> Tasks to carry out
1) From the supply chain text, quote the passage that begins at the words "Various concerns have" and stops after "Jose, California-based company.".
2) In the supply chain text, what did Chinese spies add to server motherboards?
3) Summarize the supply chain text in two sentences.

> Text provided
---

How to Handle Blind Spots in the Supply Chain

Warehouse with graphics overlaid illustrating supply chain and logistics concepts

With corporate social responsibility (CSR) an imperative for success in today’s shifting landscape, blind spots in the supply chain are simply unacceptable — and bad for business. But eliminating ethical landmines deep in the supply chain can be challenging.

Various concerns have been widely publicized across a range of industries, including complaints levied against textile, seafood, and jewelry companies. Just last month, Apple and Amazon were among nearly 30 companies compromised when Chinese spies added a tiny chip (not much bigger than a grain of rice) to server motherboards supplied to a San Jose, California-based company.

As companies continue to source raw materials from around the world, and more and more players become involved in the manufacture of products, ethical issues in the supply chain present a problem for all types of industries. As MIT Professor Greg Distelhorst puts it, “The idea of a responsible supply chain is really simple: ‘My dollar should not go to anyone who’s profiteering off of slavery or worker exploitation or destroying the environment.’ But the reality is so much more complex.”

---

> Listed entries
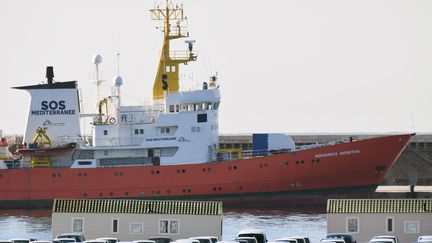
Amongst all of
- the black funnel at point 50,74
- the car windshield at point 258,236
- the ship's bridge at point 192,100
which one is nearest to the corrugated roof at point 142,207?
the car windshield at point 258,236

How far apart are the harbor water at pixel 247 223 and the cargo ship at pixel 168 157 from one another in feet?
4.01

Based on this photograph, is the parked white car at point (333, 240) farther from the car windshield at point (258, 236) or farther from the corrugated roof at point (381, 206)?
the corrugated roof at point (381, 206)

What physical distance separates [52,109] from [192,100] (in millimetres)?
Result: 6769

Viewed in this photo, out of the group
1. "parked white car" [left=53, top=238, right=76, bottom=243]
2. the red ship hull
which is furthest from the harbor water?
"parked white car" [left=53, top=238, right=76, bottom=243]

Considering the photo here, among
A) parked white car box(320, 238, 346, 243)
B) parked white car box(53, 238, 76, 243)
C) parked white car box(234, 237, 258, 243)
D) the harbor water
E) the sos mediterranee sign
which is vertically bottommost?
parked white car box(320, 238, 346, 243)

---

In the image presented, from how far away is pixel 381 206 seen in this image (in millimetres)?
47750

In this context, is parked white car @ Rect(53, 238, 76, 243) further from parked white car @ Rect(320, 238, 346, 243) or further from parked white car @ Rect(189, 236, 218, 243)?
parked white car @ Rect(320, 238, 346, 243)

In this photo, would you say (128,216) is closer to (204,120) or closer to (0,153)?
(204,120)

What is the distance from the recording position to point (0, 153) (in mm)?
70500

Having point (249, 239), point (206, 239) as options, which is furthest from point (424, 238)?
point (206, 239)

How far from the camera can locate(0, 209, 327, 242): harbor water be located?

---

> Solutions in order
1)
Various concerns have been widely publicized across a range of industries, including complaints levied against textile, seafood, and jewelry companies. Just last month, Apple and Amazon were among nearly 30 companies compromised when Chinese spies added a tiny chip (not much bigger than a grain of rice) to server motherboards supplied to a San Jose, California-based company.

2) A tiny chip, not much bigger than a grain of rice.

3) With corporate social responsibility an imperative, blind spots in the supply chain are unacceptable and bad for business, yet eliminating ethical landmines deep within it can be challenging. As companies source raw materials worldwide and more players join in manufacturing, ethical issues in the supply chain present a problem for all types of industries, as publicized cases involving textile, seafood, and jewelry companies and a spy chip on server motherboards show.